Солдатская масса воевать не хотела. Вот характерные примеры из записок все той же медсестры Федорченко: «Наш брат, рядовой, всегда хорошо знал, что простому та война, кроме худого, ни к чему. Земли у нас помещичьей донекуда. Так неужели нам еще у иностранцев землю отнимать». «Одно тебе слово на все твои на десять – домой». Домой понеслись письма с типичным содержанием: «Если война эта не скоро кончится, то, кажется, будет плохая история. Когда же досыта напьются наши кровожадные, толстопузые буржуи? И только пусть они посмеют еще войну затянуть на несколько времени, то мы уж пойдем на них с оружием в руках и тогда уж никому не дадим пощады. У нас вся армия просит и ждет мира, но все проклятая буржуазия не хочет нам дать и ждет того, чтобы их поголовно вырезали». В окопах пели:
Полностью растерялось и лишилось всякого авторитета офицерство. Характерен такой пример из записок уже знакомого нам генерала Епанчина: «23 мая Брусилов уехал в Ставку. На его место был назначен командующий 11-й армией генерал Гутор. При нем “братание” с “товарищами” получило еще более широкое развитие, чем при Брусилове. Сам Гутор обшил воротник, обшлага и прорезь на груди своей защитной рубахи широкими красными полосами; парные часовые у его дома тоже имели красные обшивки, банты, перевязи на штыках, примкнутых к винтовкам; почему-то были букеты зелени и полевых цветов, и часто можно было видеть, что часовые на постах не стояли, а сидели». Да что там «продавшийся красным Гутор», если сам великий князь Кирилл Владимирович вел подчиненный ему гвардейский флотский экипаж с красным бантом на груди! Это его потомки сейчас всеми правдами и неправдами рвутся на российский престол. Тоже идейные монархисты. Вообще, офицер из авторитетного, знающего командира, товарища по смертельно опасному делу, очень быстро превратился в ненавистного барина и буржуя, затеявшего и затягивающего эту проклятую войну.
Это на фронте. А в тылу армия разложилась окончательно. Более половины личного состава русской армии околачивалась именно в тылу, и число таковых «бойцов» увеличивалось не по дням, а по часам. Запасные полки раздулись по численности до дивизий, а то и корпусов.

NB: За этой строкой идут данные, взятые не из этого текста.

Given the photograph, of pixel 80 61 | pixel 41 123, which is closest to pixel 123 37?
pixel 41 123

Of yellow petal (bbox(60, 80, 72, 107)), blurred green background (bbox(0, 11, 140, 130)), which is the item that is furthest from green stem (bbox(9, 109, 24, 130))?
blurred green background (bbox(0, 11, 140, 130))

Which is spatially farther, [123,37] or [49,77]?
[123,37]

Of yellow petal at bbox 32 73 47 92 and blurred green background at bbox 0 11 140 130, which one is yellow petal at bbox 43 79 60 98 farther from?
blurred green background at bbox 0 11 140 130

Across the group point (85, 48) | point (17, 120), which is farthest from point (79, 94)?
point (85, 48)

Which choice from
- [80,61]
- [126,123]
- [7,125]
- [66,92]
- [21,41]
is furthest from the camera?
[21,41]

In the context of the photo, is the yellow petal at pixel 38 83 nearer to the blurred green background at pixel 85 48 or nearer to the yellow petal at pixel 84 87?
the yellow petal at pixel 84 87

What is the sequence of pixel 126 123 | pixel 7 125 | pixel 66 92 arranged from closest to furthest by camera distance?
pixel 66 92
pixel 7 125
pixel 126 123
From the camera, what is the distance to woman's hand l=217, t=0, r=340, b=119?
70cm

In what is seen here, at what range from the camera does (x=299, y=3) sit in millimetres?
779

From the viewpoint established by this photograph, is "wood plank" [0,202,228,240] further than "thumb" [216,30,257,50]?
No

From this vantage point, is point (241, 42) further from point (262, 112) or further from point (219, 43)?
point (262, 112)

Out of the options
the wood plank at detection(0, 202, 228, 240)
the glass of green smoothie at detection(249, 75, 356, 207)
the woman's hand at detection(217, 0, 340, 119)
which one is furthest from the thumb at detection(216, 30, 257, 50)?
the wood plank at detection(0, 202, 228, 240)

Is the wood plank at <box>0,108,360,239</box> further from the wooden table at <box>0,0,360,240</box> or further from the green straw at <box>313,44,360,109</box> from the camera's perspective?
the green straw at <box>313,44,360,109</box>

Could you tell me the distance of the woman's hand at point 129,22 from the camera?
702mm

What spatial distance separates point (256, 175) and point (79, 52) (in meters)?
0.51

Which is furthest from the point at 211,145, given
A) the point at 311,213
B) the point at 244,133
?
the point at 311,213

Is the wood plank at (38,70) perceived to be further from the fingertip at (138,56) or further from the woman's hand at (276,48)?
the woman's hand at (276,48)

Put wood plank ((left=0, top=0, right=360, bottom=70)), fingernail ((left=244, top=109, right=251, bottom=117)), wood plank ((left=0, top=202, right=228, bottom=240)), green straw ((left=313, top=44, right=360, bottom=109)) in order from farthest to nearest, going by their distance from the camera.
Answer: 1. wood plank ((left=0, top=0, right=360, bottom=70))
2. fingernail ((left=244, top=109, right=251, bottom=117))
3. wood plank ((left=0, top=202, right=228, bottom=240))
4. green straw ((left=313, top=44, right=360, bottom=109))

Всю эту расхристанную массу бездельников держал в строю только дармовой и неплохой армейский паек. Приведу высказывание еще одного пристрастного очевидца, великого русского писателя Ивана Бунина: «Последний раз я был в Петербурге в начале апреля 1917 года. В марте тогда уже произошло нечто невообразимое: брошена была на полный произвол судьбы – и не когда-нибудь, а во время величайшей мировой войны – величайшая на земле страна. Еще на три тысячи верст тянулись на западе окопы, но они уже стали простыми ямами… Невский был затоплен серой толпой, солдатней в шинелях внакидку, неработающими рабочими, гуляющей прислугой и всякими ярыгами, торговавшими с лотков» А вот Москва: «Меня чуть не убил солдат на Арбатской площади – за то, что я позволил себе послать к черту газету “Социал-Демократ”… Простясь с Чириковым, встретил на Поварской мальчишку солдата, оборванного, тощего, паскудного и вдребезги пьяного. Ткнул мне мордой в грудь и, отшатнувшись назад, плюнул на меня и сказал: “деспот, сукин сын!”»
Армия вроде бы хорошо снабжалась всеми видами довольствия, а солдаты и офицеры ходили незнамо в чем. В моде у солдат были бесформенные ватники, папахи с оторванными крыльями. Офицеры вместо форменных гимнастерок шили себе англизированные френчи почему-то коричневого цвета. Переодевались в галифе невероятной ширины и расцветок. Русская военная фуражка – само совершенство – по моде расплющивалась в безобразный блин. Вместо строгой шинели носили разнообразные бекеши, кожаные куртки. А между тем на складах лежало новое обмундирование, пошитое по эскизам знаменитого Васнецова. Те самые шлемы-богатырки, одежда с «разговорами», которые большевики превратят в «буденовки» и форму РККА на долгие 20 лет. Казалось бы, мелочь, но по мелочам-то лучше всего судилось об истинном положении дел в Армии Свободной России.